A Blueprint for Full Collective Flood Risk Estimation: Demonstration for European River Flooding.

机构信息

School of Civil Engineering and Geosciences, Newcastle University, Newcastle Upon Tyne, UK.

Willis Research Network, London, UK.

出版信息

Risk Anal. 2017 Oct;37(10):1958-1976. doi: 10.1111/risa.12747. Epub 2016 Dec 29.

Abstract

Floods are a natural hazard evolving in space and time according to meteorological and river basin dynamics, so that a single flood event can affect different regions over the event duration. This physical mechanism introduces spatio-temporal relationships between flood records and losses at different locations over a given time window that should be taken into account for an effective assessment of the collective flood risk. However, since extreme floods are rare events, the limited number of historical records usually prevents a reliable frequency analysis.
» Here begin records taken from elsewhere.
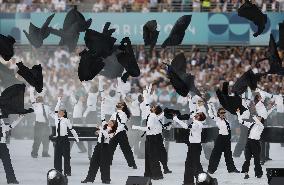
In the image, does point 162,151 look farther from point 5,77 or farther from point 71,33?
point 5,77

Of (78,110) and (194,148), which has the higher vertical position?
(194,148)

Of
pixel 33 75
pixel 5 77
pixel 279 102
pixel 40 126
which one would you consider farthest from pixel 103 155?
pixel 279 102

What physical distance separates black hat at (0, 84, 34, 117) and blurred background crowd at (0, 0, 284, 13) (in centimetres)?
1709

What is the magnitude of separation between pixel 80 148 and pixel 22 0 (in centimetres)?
1285

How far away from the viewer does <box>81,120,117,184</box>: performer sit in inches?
833

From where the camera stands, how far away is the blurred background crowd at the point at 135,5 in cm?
3647

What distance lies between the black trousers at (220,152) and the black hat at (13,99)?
226 inches

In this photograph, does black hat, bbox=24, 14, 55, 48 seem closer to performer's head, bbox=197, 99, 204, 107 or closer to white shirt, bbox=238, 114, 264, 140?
performer's head, bbox=197, 99, 204, 107

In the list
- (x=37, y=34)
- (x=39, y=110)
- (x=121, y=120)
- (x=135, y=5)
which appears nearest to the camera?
(x=37, y=34)

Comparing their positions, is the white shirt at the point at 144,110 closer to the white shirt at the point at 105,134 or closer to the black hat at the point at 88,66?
the white shirt at the point at 105,134

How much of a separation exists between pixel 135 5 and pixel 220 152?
15.3 m

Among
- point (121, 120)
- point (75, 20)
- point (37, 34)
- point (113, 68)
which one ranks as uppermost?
point (75, 20)

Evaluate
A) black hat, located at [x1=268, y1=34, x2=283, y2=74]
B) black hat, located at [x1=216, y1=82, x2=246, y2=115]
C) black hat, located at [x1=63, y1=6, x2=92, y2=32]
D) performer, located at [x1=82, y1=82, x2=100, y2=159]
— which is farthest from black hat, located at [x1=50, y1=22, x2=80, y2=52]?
performer, located at [x1=82, y1=82, x2=100, y2=159]

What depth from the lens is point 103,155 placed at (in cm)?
Answer: 2144
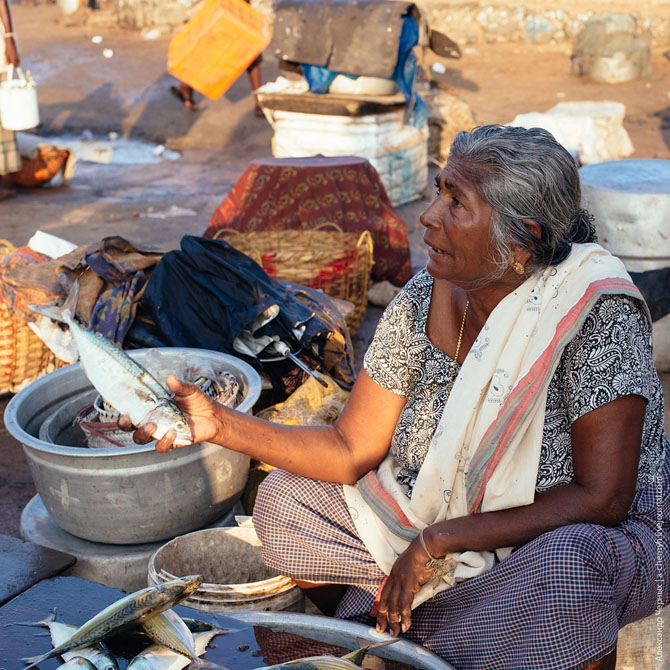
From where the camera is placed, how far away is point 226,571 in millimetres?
2496

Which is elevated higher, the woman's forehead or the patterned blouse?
the woman's forehead

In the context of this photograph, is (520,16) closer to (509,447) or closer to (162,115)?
(162,115)

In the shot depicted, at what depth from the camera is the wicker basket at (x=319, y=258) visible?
14.3ft

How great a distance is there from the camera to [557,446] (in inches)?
78.9

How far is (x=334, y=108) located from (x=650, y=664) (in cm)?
549

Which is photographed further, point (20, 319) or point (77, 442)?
point (20, 319)

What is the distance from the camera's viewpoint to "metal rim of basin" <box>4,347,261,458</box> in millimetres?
2382

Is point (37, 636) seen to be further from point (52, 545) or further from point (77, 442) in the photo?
point (77, 442)

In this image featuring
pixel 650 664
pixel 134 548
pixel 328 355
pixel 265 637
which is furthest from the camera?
pixel 328 355

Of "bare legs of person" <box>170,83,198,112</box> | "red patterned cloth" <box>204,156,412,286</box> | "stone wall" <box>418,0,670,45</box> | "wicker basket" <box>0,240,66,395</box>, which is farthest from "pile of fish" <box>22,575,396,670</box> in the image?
"stone wall" <box>418,0,670,45</box>

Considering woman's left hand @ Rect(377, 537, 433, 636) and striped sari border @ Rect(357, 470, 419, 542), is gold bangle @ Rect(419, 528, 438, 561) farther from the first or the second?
striped sari border @ Rect(357, 470, 419, 542)

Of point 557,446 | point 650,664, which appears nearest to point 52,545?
point 557,446

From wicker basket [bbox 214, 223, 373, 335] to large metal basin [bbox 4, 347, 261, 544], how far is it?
173cm

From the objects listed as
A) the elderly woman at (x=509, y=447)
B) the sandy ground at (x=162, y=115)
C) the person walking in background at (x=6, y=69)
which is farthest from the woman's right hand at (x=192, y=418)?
the person walking in background at (x=6, y=69)
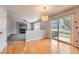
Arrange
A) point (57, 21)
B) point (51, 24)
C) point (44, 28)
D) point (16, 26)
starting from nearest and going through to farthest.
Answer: point (57, 21), point (51, 24), point (44, 28), point (16, 26)

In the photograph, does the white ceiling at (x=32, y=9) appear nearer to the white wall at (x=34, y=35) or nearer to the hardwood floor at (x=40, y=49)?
the white wall at (x=34, y=35)

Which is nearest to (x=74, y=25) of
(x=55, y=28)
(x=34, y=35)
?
(x=55, y=28)

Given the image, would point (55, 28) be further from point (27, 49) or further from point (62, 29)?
point (27, 49)

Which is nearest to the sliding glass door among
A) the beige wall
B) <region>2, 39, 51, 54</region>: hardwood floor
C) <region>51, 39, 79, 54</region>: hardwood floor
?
the beige wall

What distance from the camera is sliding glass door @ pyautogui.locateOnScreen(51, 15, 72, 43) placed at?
19.1 feet

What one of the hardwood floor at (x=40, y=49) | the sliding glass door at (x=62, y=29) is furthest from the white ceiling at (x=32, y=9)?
the hardwood floor at (x=40, y=49)

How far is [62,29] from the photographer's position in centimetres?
663

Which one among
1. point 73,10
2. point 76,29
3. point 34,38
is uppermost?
point 73,10

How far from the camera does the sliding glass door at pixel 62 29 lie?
584 cm

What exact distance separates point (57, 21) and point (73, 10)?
7.00 ft
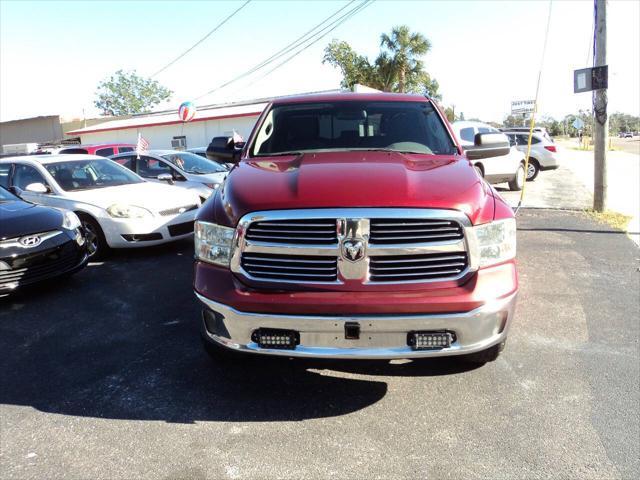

To overcome this limit, we move from the analysis of extreme events to the modeling of continuous stream flow records preserving spatio-temporal correlation structures of the entire process, and making a more efficient use of the information provided by continuous flow records. The approach is based on the dynamic copula framework, which allows for splitting the modeling of spatio-temporal properties by coupling suitable time series models accounting for temporal dynamics, and multivariate distributions describing spatial dependence. The model is applied to 490 stream flow sequences recorded across 10 of the largest river basins in central and eastern Europe (Danube, Rhine, Elbe, Oder, Waser, Meuse, Rhone, Seine, Loire, and Garonne). Using available proxy data to quantify local flood exposure and vulnerability, we show that the temporal dependence exerts a key role in reproducing interannual persistence, and thus magnitude and frequency of annual proxy flood losses aggregated at a basin-wide scale, while copulas allow the preservation of the spatial dependence of losses at weekly and annual time scales.

摘要

洪水是一种随气象和流域动力而在时空上演变的自然危害,因此单次洪水事件会在事件持续时间内影响不同地区。这种物理机制在给定时间窗口内将洪水记录与不同位置的损失之间产生了时空关系,这些关系应在对集体洪水风险进行有效评估时加以考虑。然而,由于极端洪水是罕见事件,历史记录的数量通常有限,从而无法进行可靠的频率分析。为了克服这一限制,我们从极端事件分析转向连续水流记录的建模,保留整个过程的时空相关结构,并更有效地利用连续水流记录提供的信息。该方法基于动态 Copula 框架,该框架允许通过耦合合适的时间序列模型来划分时空特性的建模,这些模型考虑了时间动态和描述空间相关性的多元分布。该模型应用于记录在中欧和东欧 10 个最大流域中的 490 个水流序列(多瑙河、莱茵河、易北河、奥得河、瓦尔瑟河、默兹河、罗纳河、塞纳河、卢瓦尔河和加龙河)。利用可用的代理数据来量化当地洪水暴露和脆弱性,我们表明,时间依赖性在重现年际持续性方面发挥了关键作用,从而再现了流域范围内年度代理洪水损失的规模和频率,而 Copula 则允许在每周和年度时间尺度上保留损失的空间相关性。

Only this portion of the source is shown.